AHIVCOS: Approval for this study was obtained from the local ethical committees of all participating centers: ethics committee of the Vienna Medical University (No. 898/2010), of the Salzburg Federal Government (No. 1159/2010), of the Graz Medical University (No. 21–431/2010), of the Innsbruck Medical University (No 283/4.4/2009), of the Upper Austria Federal Government (No C-3-10/2010), and of the Carynthian Federal State (No A-13-11/2011). Written informed consent was given by the patients for their information to be stored in the hospital database and used for research. SHCS: The SHCS was approved by the local ethical committees of the participating centers: Ethikkommission beider Basel (“Die Ethikkommission beider Basel hat die Dokumente zur Studie zustimmend zur Kenntnis genommen und genehmigt.”); Kantonale Ethikkommission Bern (21/88); Comité départemental d'éthique des spécialités médicales et de médecine communautaire et de premier recours, Hôpitaux Universitaires de Genève (01–142); Commission cantonale d'éthique de la recherche sur l'être humain, Canton de Vaud (131/01); Comitato etico cantonale, Repubblica e Cantone Ticino (CE 813); Ethikkommission des Kantons St. Gallen (EKSG 12/003); Kantonale Ethikkommission Zürich (KEK-ZH-NR: EK-793), and written informed consent was obtained from all participants.

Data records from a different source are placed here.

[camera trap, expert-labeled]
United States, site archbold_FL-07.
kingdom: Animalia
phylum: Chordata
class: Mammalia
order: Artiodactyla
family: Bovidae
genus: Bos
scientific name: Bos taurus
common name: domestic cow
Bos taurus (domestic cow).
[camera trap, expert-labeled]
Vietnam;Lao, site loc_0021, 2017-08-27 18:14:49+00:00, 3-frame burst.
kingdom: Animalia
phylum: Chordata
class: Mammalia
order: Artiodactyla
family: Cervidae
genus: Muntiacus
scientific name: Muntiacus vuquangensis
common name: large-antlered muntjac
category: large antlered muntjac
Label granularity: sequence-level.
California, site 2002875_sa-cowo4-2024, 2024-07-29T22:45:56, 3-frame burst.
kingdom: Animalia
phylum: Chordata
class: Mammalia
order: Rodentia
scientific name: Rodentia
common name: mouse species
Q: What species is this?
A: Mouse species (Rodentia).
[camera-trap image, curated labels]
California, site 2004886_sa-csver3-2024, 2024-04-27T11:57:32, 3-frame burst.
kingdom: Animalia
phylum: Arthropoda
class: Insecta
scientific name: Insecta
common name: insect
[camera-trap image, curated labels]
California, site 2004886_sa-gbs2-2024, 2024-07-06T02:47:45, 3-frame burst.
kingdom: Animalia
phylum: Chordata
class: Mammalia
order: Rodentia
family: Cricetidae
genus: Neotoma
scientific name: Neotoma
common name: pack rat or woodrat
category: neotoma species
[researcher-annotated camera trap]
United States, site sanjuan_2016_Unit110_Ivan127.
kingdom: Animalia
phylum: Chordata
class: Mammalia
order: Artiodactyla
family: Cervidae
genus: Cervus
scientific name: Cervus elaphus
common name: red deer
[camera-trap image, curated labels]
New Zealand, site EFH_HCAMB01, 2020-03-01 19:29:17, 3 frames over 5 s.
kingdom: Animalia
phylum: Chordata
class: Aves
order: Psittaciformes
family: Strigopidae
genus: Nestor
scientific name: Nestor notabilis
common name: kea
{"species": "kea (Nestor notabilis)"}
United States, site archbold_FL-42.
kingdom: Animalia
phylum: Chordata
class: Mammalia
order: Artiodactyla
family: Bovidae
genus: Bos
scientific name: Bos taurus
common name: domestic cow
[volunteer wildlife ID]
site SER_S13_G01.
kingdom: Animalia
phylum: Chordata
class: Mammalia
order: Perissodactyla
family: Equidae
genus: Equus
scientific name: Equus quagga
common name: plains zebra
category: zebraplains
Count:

DATA AVAILABILITY STATEMENT

The individual level data sets generated or analyzed during the current study do not fulfill the requirement for open data access: (1) The SHCS informed consent states that sharing data outside the SHCS network is only permitted for specific studies on HIV infection and its complications and to researchers who have signed an agreement detailing the use of the data and biological samples; and (2) the data is too dense and comprehensive to preserve patient privacy in persons living with HIV. According to the Swiss law, data cannot be shared if data subjects have not agreed or data are too sensitive to share. Investigators with a request for selected data should send a proposal to the respective SHCS address (www.shcs.ch/contact). The provision of data will be considered by the Scientific Board of the SHCS and the study team and is subject to Swiss legal and ethical regulations, and it is outlined in a material and data transfer agreement.